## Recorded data
•••••

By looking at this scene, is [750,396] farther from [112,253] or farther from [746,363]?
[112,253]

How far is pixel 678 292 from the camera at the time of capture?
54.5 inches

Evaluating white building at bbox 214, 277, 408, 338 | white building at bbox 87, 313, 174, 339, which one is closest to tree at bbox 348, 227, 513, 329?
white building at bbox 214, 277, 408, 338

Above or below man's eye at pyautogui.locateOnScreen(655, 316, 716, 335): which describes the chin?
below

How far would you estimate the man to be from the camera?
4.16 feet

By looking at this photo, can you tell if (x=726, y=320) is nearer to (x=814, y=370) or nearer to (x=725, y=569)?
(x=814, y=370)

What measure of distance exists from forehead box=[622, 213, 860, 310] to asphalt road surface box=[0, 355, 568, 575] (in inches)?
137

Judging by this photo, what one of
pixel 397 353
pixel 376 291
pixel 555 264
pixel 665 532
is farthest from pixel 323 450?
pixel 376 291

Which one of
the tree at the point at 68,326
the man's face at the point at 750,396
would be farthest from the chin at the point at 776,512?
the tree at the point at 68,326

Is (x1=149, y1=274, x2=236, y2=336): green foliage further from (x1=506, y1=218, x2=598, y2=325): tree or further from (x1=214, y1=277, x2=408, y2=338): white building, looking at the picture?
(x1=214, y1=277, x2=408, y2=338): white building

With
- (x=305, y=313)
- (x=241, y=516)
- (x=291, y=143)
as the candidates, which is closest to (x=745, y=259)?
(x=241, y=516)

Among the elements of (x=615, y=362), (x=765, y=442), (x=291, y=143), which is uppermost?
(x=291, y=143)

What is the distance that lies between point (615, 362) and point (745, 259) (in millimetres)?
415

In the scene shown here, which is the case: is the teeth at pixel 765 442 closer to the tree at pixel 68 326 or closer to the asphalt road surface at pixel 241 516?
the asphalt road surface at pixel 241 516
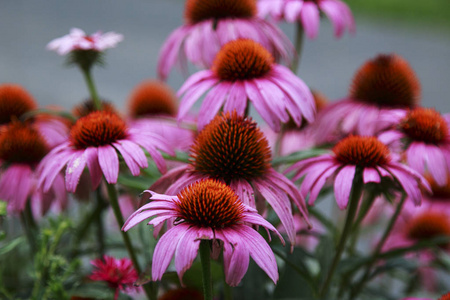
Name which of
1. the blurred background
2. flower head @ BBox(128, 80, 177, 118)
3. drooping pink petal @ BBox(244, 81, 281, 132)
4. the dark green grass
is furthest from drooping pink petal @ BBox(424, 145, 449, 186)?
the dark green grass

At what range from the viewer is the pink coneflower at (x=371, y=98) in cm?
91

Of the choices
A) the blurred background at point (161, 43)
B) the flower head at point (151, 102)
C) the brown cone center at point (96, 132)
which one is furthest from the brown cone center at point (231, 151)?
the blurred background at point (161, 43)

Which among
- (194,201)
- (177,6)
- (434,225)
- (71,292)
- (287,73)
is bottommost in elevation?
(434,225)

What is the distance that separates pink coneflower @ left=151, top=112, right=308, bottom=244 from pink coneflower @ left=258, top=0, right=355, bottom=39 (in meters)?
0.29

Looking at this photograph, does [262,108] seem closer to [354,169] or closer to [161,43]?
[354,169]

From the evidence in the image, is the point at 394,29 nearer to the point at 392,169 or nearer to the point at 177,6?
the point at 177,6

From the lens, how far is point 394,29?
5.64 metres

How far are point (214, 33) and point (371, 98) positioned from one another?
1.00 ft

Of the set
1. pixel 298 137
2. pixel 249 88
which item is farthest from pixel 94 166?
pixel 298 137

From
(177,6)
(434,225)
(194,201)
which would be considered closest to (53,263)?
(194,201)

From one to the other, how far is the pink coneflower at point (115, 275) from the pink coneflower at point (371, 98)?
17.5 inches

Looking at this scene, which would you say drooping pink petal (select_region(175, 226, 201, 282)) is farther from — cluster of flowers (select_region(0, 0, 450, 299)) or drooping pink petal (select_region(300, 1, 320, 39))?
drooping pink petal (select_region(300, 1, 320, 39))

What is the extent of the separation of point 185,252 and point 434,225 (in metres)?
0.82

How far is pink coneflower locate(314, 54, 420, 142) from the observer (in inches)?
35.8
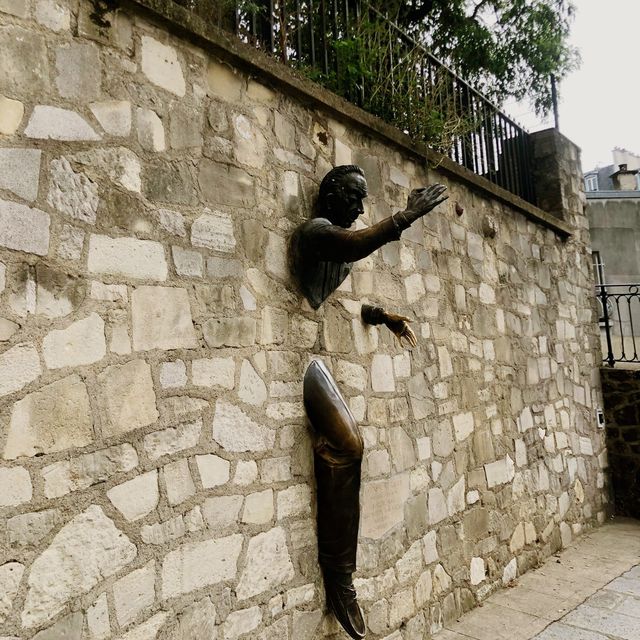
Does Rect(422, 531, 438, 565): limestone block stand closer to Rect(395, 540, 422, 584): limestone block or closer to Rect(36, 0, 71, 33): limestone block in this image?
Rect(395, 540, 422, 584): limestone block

•••••

## Challenge
Quote the listing above in full, except for the pictures.

## Answer to the problem
By looking at this scene, is [750,396] farther from [112,253] or farther from [746,363]?
[112,253]

How far is pixel 678 292 from the camera at the time of capture?
54.5 inches

Evaluating white building at bbox 214, 277, 408, 338 | white building at bbox 87, 313, 174, 339, which one is closest to tree at bbox 348, 227, 513, 329?
white building at bbox 214, 277, 408, 338

Above or below man's eye at pyautogui.locateOnScreen(655, 316, 716, 335): which describes the chin?
below

How far would you estimate the man to be from the camera?
4.16 feet

By looking at this photo, can you tell if (x=726, y=320) is nearer to (x=814, y=370) or nearer to (x=725, y=569)?
(x=814, y=370)

What measure of distance exists from forehead box=[622, 213, 860, 310] to asphalt road surface box=[0, 355, 568, 575] (in inches)?
137

Judging by this photo, what one of
pixel 397 353
pixel 376 291
pixel 555 264
pixel 665 532
is farthest from pixel 323 450?
pixel 376 291

Which one of
the tree at the point at 68,326
the man's face at the point at 750,396
would be farthest from the chin at the point at 776,512?
the tree at the point at 68,326

Is (x1=149, y1=274, x2=236, y2=336): green foliage further from (x1=506, y1=218, x2=598, y2=325): tree or further from (x1=214, y1=277, x2=408, y2=338): white building, looking at the picture?
(x1=214, y1=277, x2=408, y2=338): white building

With
- (x=305, y=313)
- (x=241, y=516)
- (x=291, y=143)
as the candidates, which is closest to (x=745, y=259)?
(x=241, y=516)

Among the elements of (x=615, y=362), (x=765, y=442), (x=291, y=143), which is uppermost?
(x=291, y=143)

What is the distance that lies between point (615, 362) and point (745, 259) (in millimetres)?
415

In the scene shown here, which is the case: is the teeth at pixel 765 442 closer to the tree at pixel 68 326 or closer to the asphalt road surface at pixel 241 516?
the asphalt road surface at pixel 241 516
Name which of
1. the blurred background
2. flower head @ BBox(128, 80, 177, 118)
3. drooping pink petal @ BBox(244, 81, 281, 132)
4. the dark green grass
is furthest from drooping pink petal @ BBox(424, 145, 449, 186)?
the dark green grass

At what range from the viewer is the pink coneflower at (x=371, y=98) in cm?
91

Of the choices
A) the blurred background at point (161, 43)
B) the flower head at point (151, 102)
C) the brown cone center at point (96, 132)
which one is furthest from the brown cone center at point (231, 151)?
the blurred background at point (161, 43)

Which among
- (194,201)
- (177,6)
- (434,225)
- (71,292)
- (287,73)
is bottommost in elevation?
(434,225)

What is the distance that separates pink coneflower @ left=151, top=112, right=308, bottom=244 from pink coneflower @ left=258, top=0, right=355, bottom=39 (in meters)?
0.29

Looking at this photograph, does [262,108] seem closer to [354,169] or closer to [161,43]?
[354,169]

From the evidence in the image, is the point at 394,29 nearer to the point at 392,169 or nearer to the point at 177,6?
the point at 177,6

From the lens, how far is point 394,29?
5.64 metres

How far are point (214, 33) and point (371, 98) positioned from one another?
1.00 ft

Of the set
1. pixel 298 137
2. pixel 249 88
which item is farthest from pixel 94 166?
pixel 298 137

From
(177,6)
(434,225)
(194,201)
which would be considered closest to (53,263)?
(194,201)

From one to the other, how far is the pink coneflower at point (115, 275) from the pink coneflower at point (371, 98)?
17.5 inches

Looking at this scene, which would you say drooping pink petal (select_region(175, 226, 201, 282)) is farther from — cluster of flowers (select_region(0, 0, 450, 299)) or drooping pink petal (select_region(300, 1, 320, 39))?
drooping pink petal (select_region(300, 1, 320, 39))

What is the extent of the separation of point 185,252 and point 434,225 (in metres)?
0.82

How far is pink coneflower locate(314, 54, 420, 142) from the observer (in inches)?
35.8
Does Rect(422, 531, 438, 565): limestone block stand closer to Rect(395, 540, 422, 584): limestone block or closer to Rect(36, 0, 71, 33): limestone block in this image?
Rect(395, 540, 422, 584): limestone block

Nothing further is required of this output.